Reduced to Max – Julian Schütt über Max Frisch

  • Text: Julian SchüttFoto: Gian Marco Castelberg

Unser Autor hat die ultimative Max-Frisch-Biografie geschrieben. Dafür befasste er sich jahrelang so intensiv mit der Vita des grossen Schriftstellers, dass seine eigene dabei fast unterging.

Unser Autor hat die ultimative Max-Frisch-Biografie geschrieben. Dafür befasste er sich jahrelang so intensiv mit der Vita des grossen Schriftstellers, dass seine eigene dabei fast unterging.

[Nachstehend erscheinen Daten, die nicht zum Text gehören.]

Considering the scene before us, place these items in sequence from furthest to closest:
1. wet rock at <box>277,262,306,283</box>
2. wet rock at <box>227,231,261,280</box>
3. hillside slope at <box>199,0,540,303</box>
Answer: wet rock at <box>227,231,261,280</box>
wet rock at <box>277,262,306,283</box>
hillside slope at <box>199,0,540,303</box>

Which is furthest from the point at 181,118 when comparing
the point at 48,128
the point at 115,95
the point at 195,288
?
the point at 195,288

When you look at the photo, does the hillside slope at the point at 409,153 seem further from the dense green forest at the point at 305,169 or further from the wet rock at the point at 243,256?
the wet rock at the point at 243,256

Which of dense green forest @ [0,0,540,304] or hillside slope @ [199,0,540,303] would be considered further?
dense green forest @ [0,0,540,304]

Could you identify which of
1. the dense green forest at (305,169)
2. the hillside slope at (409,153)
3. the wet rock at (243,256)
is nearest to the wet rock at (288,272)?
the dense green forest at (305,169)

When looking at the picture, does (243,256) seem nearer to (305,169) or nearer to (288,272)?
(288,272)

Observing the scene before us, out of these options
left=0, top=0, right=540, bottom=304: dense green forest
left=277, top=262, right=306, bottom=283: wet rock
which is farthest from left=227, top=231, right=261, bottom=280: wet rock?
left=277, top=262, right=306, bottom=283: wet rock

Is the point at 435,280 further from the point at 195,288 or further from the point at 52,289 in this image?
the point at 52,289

«Ich bin nicht Max!» Immer wieder muss ich das klarstellen. Denn immer wieder soll ich den Kopf hinhalten für Handlungen, die er begangen hat. Konkret geht es um die Art und Weise, wie er seine Familie verliess. Oder wie er Freundinnen und Freunde, die ihm am nächsten standen und am meisten halfen, als «literarisches Material» benutzte, wie er sie «ausplauderte».

Mein Verbrechen als Biograf besteht darin, dass ich diese Angehörigen, Freundinnen, Freunde gleichfalls als Material benutze. Das lässt sich nicht ändern. Immerhin bringe ich wenn möglich auch ihre Sicht der Dinge ein.

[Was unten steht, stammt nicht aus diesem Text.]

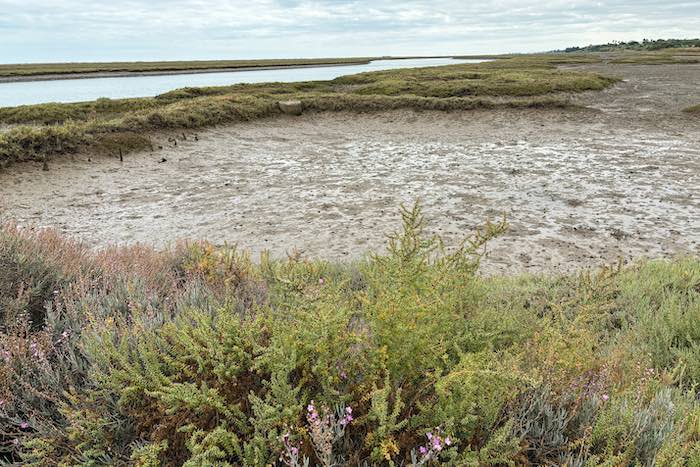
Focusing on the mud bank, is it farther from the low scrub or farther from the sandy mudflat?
the low scrub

«Ich bin nicht Max!» Ich komme mir jedes Mal lächerlich vor, wenn ich das klarstellen muss. Denn eigentlich ist das ein Satz von ihm. Sein Roman «Stiller» fängt so an: «Ich bin nicht Stiller!» Er fand diesen Anfang, als er das Buch fertig geschrieben hatte. Ich habe lange keinen Anfang gefunden und vergeblich gehofft, zunächst den Rest des Buchs schreiben zu können. Aber ich bin eben nicht Max.

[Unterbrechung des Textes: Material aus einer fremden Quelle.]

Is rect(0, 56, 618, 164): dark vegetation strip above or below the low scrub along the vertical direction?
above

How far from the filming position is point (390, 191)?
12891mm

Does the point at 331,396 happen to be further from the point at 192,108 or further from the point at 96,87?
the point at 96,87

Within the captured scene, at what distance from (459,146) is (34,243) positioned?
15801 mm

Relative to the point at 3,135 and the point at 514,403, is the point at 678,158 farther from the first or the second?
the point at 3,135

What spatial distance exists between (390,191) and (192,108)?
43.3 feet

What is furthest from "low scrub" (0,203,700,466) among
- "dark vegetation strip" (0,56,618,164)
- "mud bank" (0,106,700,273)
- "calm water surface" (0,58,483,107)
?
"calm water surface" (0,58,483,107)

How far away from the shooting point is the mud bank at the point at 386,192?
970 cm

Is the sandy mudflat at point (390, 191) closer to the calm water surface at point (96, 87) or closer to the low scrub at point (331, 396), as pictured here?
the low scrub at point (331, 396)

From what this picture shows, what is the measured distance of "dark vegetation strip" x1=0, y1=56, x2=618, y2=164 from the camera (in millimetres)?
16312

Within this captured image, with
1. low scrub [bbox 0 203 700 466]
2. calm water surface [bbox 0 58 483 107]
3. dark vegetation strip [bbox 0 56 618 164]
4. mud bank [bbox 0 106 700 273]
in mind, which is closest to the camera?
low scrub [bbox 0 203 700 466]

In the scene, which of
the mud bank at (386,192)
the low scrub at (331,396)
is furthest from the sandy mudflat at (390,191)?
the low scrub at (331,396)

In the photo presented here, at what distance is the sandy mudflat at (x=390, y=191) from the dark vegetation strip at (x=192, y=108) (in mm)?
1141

Einmal kam ich mir mit dieser Klarstellung besonders lächerlich vor. Ich traf zufällig eine Freundin, die ich aus den Augen verloren hatte. Oder sie vielmehr mich. Literatur ist nicht unbedingt ihr Spezialgebiet, dennoch gab ich einst viel auf ihr Urteil. Nachdem ich ihr von meinen Nöten und Freuden als Biograf erzählt hatte, sagte sie frei heraus: «Du gleichst ihm bereits!» War die Symbiose wirklich schon so weit gediehen? Ich konnte das natürlich nicht glauben. Zugegeben, ich trug damals eine Hornbrille, aber nicht eine wie Frisch, zu deren Herstellung vermutlich eine ganze Rinderherde dran glauben musste. Mitunter habe ich mich auch für den Autor und gegen die eigene Familie entscheiden müssen. Das bekomme ich von ihr bis heute zu hören.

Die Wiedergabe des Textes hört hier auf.